O volume anual de dados criados, capturados, copiados e consumidos globalmente saltou de 41 zettabytes (ZB) em 2019 para 79 ZB em 2021. Mas isso é só o início da escalada prevista para os próximos anos. A IDC (International Data Corporation) calcula que a criação e replicação de dados no planeta crescerá 23% ao ano no período de 2020 a 2025, quando o volume deve ultrapassar os 180 ZB.
Devido a essa imensa quantidade de informação, a infraestrutura de data centers precisará se adaptar para atender as necessidades crescentes de empresas e pessoas. O aumento da demanda será impulsionado pela proliferação de dispositivos IoT (internet das coisas), aplicações com uso intenso de banda larga, análise de big data, expansão da Web3 e novas plataformas focadas no metaverso.
Mas como o setor está se preparando?
Nos últimos anos, gigantes da tecnologia que também são grandes fornecedores de serviços em nuvem (Amazon, Meta, Google, Microsoft, IBM, Alibaba, Tencent etc.) foram apelidadas de “hyperscalers” por causa da sua capacidade de expandir rapidamente o armazenamento e processamento de informação por meio de data centers de hiperescala —imensas instalações com dezenas de milhares de servidores e arquitetura de sistema que permite aumentar ou diminuir a escala das operações, a depender da demanda do tráfego de dados.

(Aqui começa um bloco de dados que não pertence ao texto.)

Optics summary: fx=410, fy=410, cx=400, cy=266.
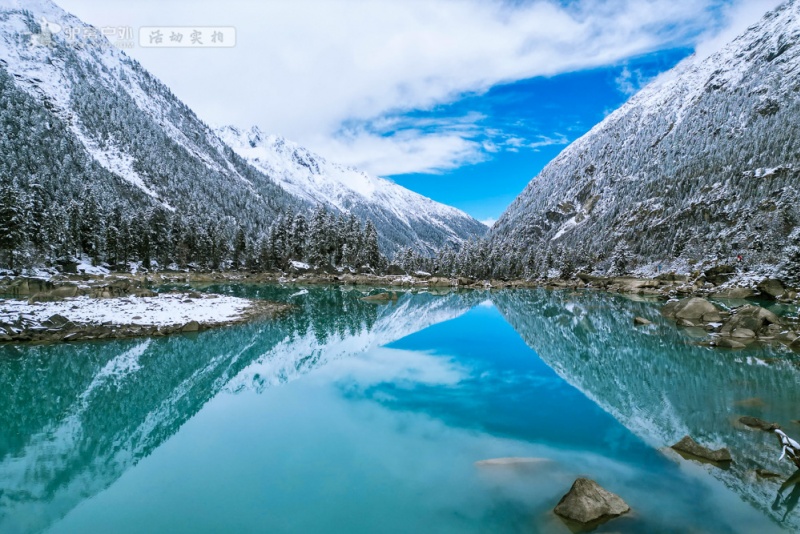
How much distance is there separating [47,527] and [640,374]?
72.1ft

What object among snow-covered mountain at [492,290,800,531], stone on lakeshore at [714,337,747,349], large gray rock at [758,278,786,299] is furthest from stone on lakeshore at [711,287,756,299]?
stone on lakeshore at [714,337,747,349]

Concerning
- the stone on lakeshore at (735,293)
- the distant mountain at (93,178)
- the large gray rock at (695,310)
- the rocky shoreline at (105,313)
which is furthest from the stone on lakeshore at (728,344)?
the distant mountain at (93,178)

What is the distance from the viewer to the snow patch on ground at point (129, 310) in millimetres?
24984

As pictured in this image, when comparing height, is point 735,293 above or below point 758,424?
above

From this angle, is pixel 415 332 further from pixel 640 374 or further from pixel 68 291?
pixel 68 291

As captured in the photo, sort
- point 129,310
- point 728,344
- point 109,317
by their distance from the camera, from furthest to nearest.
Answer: point 129,310, point 109,317, point 728,344

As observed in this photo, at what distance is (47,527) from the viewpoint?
787cm

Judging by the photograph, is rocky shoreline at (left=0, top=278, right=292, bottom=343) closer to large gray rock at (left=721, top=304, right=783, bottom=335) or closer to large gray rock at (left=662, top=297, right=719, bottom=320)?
large gray rock at (left=721, top=304, right=783, bottom=335)

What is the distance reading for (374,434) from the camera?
12.8 metres

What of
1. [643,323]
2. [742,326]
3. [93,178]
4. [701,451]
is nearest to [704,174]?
[643,323]

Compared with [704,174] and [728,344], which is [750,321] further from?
[704,174]

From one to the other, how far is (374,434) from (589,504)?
21.6ft

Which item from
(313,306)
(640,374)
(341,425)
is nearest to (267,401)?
(341,425)

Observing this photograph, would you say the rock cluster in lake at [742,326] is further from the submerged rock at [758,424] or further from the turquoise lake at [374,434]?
the submerged rock at [758,424]
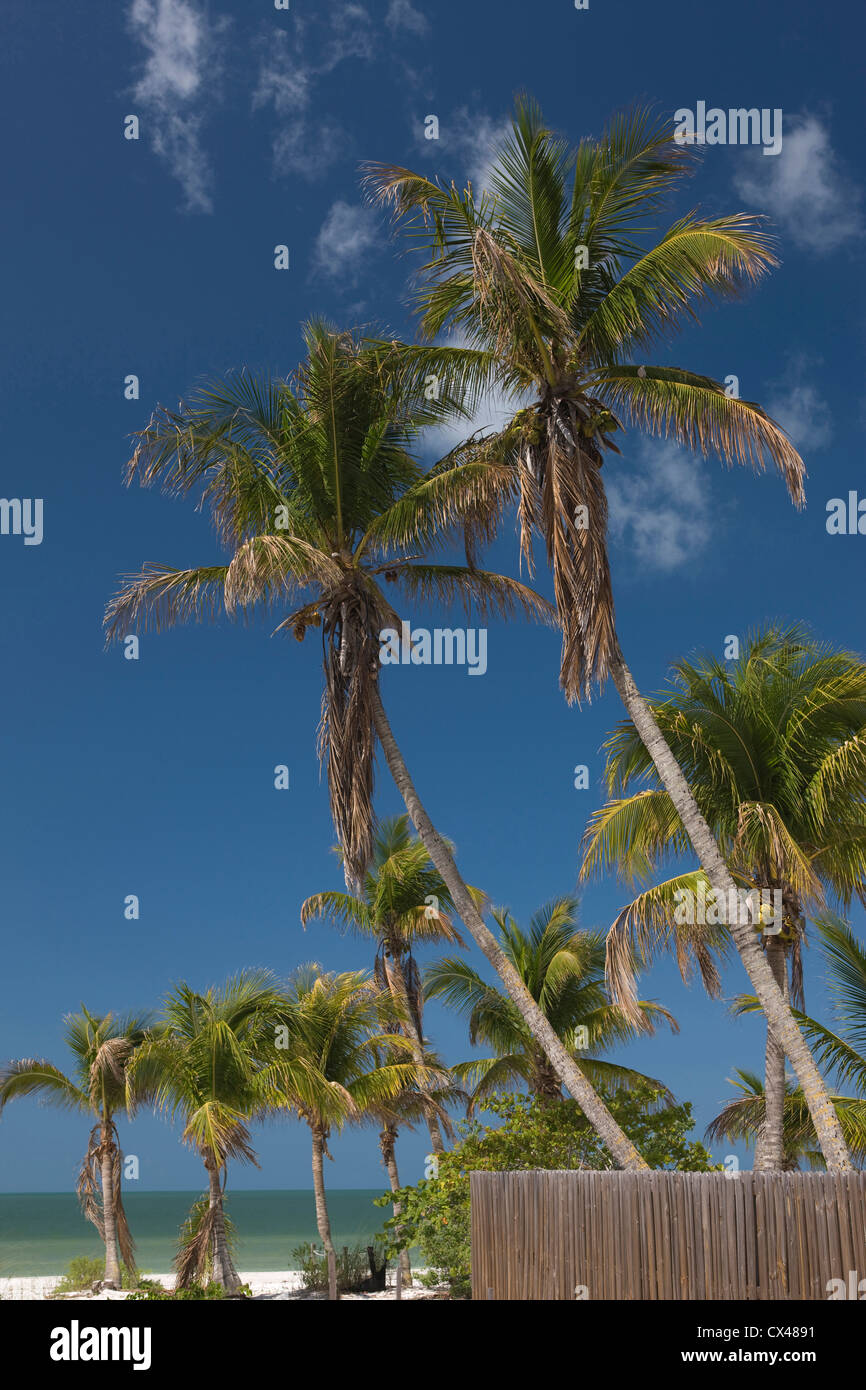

A solução da hiperescala, já chamada de “o futuro dos data centers”, ajudou a moldar a internet atual e hábitos hoje enraizados em nossas vidas online, como o e-commerce e as redes sociais. E os data centers gigantes continuam a ser um dos principais fatores de crescimento da indústria — 2022 começou com 728 data centers de hiperescala em operação no mundo e mais de 300 novos previstos, segundo o Synergy Research Group.
Essa expansão, porém, tem sérias implicações. À medida que o número de data centers cresce e são implantados modelos de computação de alto desempenho (HPC), aumenta seu impacto ambiental em termos de alto consumo de energia, emissões de gases do efeito estufa e riscos para a biodiversidade. As mais recentes estimativas apontam que os data centers já consomem cerca de 3% da eletricidade global e representam de 2,5% a 3,7% do total de emissões de CO2, superando toda a aviação comercial ou a navegação.
Novas tecnologias precisam ser adotadas de forma massiva para que os data centers tenham impacto ambiental reduzido e sejam ao mesmo tempo mais dinâmicos, confiáveis, energeticamente eficientes e seguros. Mas quais são as rotas mais mencionadas atualmente para acelerar a evolução tecnológica dos data centers de maneira sustentável?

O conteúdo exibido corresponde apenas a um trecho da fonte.